(Rows of spatial question data)
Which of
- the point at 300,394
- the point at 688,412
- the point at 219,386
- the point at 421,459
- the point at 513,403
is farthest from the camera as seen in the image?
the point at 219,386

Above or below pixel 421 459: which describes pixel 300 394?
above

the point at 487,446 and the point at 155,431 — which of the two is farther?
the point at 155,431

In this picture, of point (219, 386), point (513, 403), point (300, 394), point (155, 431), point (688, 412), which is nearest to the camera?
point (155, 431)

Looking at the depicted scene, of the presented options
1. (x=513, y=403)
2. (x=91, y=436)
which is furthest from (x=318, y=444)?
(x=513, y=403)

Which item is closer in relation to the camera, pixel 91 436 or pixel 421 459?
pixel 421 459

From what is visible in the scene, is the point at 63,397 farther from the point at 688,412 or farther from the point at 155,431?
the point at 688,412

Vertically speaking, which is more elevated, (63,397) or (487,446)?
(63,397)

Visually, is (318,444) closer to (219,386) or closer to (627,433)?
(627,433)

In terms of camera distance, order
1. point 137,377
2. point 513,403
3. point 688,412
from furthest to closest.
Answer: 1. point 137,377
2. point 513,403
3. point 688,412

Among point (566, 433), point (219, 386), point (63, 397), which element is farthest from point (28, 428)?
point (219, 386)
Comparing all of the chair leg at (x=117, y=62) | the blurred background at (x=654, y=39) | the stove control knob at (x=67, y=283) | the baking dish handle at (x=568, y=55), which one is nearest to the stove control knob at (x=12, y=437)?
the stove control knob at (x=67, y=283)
...
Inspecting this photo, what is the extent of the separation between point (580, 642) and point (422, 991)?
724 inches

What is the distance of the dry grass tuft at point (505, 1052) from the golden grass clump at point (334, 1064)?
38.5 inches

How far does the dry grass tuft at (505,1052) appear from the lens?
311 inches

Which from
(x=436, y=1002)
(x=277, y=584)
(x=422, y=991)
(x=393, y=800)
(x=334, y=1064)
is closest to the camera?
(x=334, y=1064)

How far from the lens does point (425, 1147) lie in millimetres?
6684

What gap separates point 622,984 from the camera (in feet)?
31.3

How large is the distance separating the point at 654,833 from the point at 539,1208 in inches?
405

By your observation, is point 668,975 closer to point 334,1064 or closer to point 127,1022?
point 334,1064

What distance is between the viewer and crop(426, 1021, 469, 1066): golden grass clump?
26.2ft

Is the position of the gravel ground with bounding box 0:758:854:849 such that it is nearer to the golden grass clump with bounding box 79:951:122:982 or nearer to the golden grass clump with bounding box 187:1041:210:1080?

◆ Your objective
Find each line in the entries above that contains the word "furthest" and copy those lines out.

◆ Result of the task
which is furthest from (x=318, y=444)?
from furthest to closest.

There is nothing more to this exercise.